> [TASK TO CARRY OUT]: For the material below, output exactly the span from the line with "Raymund Isaac male fitness model" to the line with "Wartende in der", including both, and nothing besides.

> [DATA SUPPLIED]:
*** Block opens ***
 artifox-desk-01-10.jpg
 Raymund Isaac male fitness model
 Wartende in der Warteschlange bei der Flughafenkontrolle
*** Block closes ***
*** Block opens ***
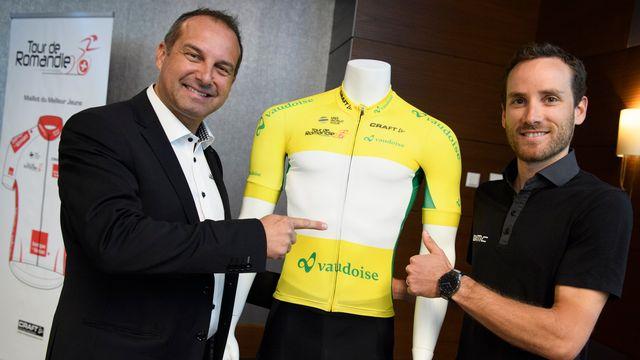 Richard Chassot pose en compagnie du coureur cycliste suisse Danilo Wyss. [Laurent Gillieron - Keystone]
*** Block closes ***
> [RESPONSE TO THIS TASK]:
 Raymund Isaac male fitness model
 Wartende in der Warteschlange bei der Flughafenkontrolle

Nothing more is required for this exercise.